> _WHAT THE EXERCISE ASKS_:
In the passage on capnography sampling lines, what does the monitor need in order to give true and accurate readings?

The importance of quality capnography sampling lines
Reliance on capnography sampling lines made with quality components is important in my clinical assessments as a certified registered nurse anesthetist (CRNA). Maintaining confidence in the information provided by the monitoring equipment helps better inform my patient treatment decisions.
A key to obtaining accurate measurements largely depends on the quality and design of the sampling line, as the monitor requires an optimal exhaled gas sample to provide true and accurate readings.
Comparing sampling lines from different manufacturers reveals highly varied quality of materials and functionality. This may result in sampling lines failing to detect exhaled gases in mouth-breathing patients signaling false alarms. Even subtle details and variations in sampling line design may have a substantial impact on the performance of the sampling line in real-world clinical setting.2 A reduction in capnography value, for example, may occur when supplemental oxygen is administered from lower quality sampling lines resulting in inaccurate information.

(Scene geometry reasoning data)
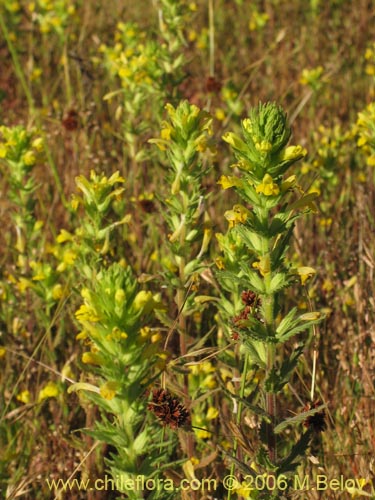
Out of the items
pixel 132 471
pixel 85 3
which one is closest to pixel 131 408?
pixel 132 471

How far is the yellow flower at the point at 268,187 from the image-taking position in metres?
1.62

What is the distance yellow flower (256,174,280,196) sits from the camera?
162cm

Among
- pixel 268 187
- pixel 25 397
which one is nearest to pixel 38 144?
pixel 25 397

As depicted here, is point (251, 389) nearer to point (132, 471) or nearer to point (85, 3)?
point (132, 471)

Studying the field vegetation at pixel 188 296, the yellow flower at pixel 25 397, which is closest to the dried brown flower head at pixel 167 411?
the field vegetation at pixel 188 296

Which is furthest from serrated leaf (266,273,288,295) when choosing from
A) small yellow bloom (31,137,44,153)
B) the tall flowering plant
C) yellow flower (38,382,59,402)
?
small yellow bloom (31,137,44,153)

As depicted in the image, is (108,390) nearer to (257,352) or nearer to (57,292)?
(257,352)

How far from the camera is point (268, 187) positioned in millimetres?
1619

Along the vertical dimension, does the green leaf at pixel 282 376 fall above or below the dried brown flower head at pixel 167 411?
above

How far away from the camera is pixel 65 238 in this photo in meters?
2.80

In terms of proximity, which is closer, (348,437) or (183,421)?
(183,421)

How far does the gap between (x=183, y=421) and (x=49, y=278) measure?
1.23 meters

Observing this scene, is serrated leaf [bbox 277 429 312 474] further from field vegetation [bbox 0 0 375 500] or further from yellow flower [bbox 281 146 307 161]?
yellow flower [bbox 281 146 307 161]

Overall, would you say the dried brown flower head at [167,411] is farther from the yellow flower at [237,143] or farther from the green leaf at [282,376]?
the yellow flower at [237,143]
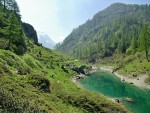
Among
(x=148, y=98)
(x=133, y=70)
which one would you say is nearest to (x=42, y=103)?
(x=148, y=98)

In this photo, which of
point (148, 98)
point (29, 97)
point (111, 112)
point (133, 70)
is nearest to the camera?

> _TASK OUTPUT_:
An optimal exhaled gas sample.